• _WHAT TO PRODUCE_
Copy all of the data below line for line without changing any wording, and leave the pictures out of your copy.

--- BEGIN ---

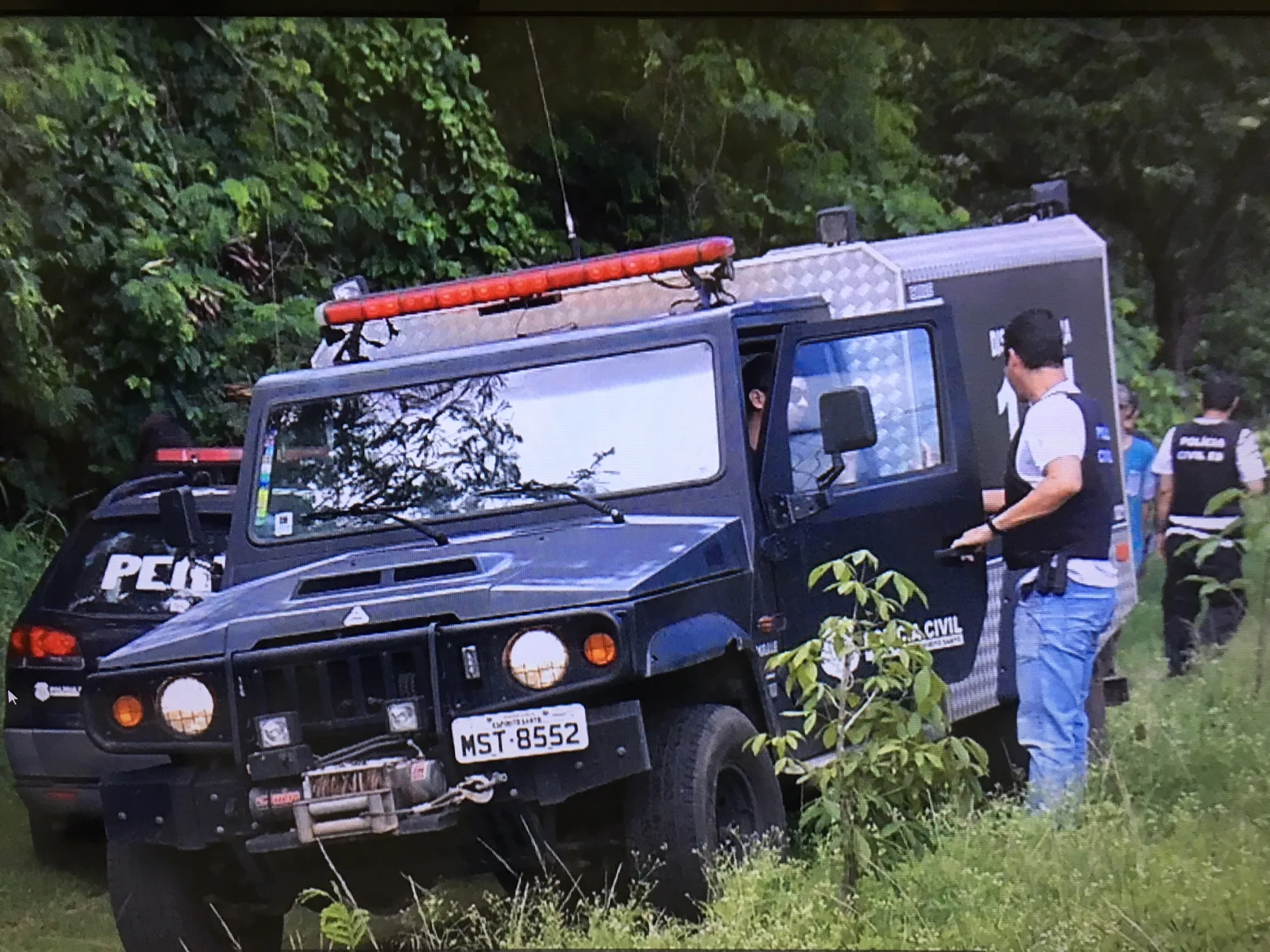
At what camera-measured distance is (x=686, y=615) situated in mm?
2699

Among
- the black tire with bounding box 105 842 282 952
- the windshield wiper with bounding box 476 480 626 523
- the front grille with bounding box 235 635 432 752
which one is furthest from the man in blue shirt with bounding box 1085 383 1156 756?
the black tire with bounding box 105 842 282 952

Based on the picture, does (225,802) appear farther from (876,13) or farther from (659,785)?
(876,13)

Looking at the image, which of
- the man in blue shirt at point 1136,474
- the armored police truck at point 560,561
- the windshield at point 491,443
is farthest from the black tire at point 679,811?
the man in blue shirt at point 1136,474

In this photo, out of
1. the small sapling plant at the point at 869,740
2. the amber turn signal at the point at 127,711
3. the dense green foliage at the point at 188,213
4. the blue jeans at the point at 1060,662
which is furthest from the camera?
the dense green foliage at the point at 188,213

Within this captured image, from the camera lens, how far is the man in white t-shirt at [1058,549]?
3119mm

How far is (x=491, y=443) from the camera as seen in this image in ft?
9.86

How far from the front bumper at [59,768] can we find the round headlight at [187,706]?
0.12 metres

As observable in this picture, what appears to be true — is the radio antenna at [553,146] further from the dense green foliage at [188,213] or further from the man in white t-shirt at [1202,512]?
the man in white t-shirt at [1202,512]

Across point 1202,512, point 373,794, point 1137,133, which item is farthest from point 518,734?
point 1137,133

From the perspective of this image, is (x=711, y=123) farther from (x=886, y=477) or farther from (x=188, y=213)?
(x=188, y=213)

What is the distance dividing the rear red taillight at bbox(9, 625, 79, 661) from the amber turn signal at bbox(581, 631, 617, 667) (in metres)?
1.04

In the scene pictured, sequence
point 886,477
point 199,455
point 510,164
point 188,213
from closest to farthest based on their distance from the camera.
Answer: point 886,477, point 199,455, point 188,213, point 510,164

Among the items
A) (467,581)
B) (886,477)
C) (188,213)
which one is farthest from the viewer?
(188,213)

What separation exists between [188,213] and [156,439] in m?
0.48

--- END ---

• _EXERCISE OUTPUT_
At what camera-measured distance is (x=686, y=615) situated in mm?
2699

Among
- the black tire with bounding box 105 842 282 952
- the windshield wiper with bounding box 476 480 626 523
- the front grille with bounding box 235 635 432 752
which one is furthest from the man in blue shirt with bounding box 1085 383 1156 756?
the black tire with bounding box 105 842 282 952

Based on the picture, does (225,802) appear farther from (876,13) or farther from (659,785)?
(876,13)

Looking at the image, which of
- the man in blue shirt at point 1136,474
- the armored police truck at point 560,561
- the windshield at point 491,443
is farthest from the black tire at point 679,811?
the man in blue shirt at point 1136,474

In this photo, out of
1. the small sapling plant at the point at 869,740
2. the amber turn signal at the point at 127,711
3. the dense green foliage at the point at 188,213
4. the blue jeans at the point at 1060,662
which is furthest from the camera?
the dense green foliage at the point at 188,213

Within this captured image, from the camera lens, how far is the man in white t-shirt at [1058,549]?
3119mm

How far is (x=491, y=443) from the camera as seen in this image in ft?
9.86

How far from the front bumper at [59,768] can we find the round headlight at [187,706]?
0.12 metres

As observable in this picture, what appears to be true — is the radio antenna at [553,146] further from the dense green foliage at [188,213] or further from the man in white t-shirt at [1202,512]?
the man in white t-shirt at [1202,512]

Across point 1202,512, point 373,794, point 1137,133, which item is farthest from point 518,734?
point 1137,133

From the perspective of this image, is (x=711, y=123) farther from (x=886, y=477) or farther from (x=188, y=213)?
(x=188, y=213)

What is the distance dividing the rear red taillight at bbox(9, 625, 79, 661) from the amber turn signal at bbox(581, 631, 617, 667) (in metres)?
1.04

In the scene pictured, sequence
point 886,477
point 199,455
point 510,164
point 188,213
from closest to farthest based on their distance from the camera.
Answer: point 886,477, point 199,455, point 188,213, point 510,164

Among the items
A) (467,581)
B) (886,477)
C) (188,213)
which one is farthest from the viewer?
(188,213)

What separation exists between [188,213] and [156,439] in m?
0.48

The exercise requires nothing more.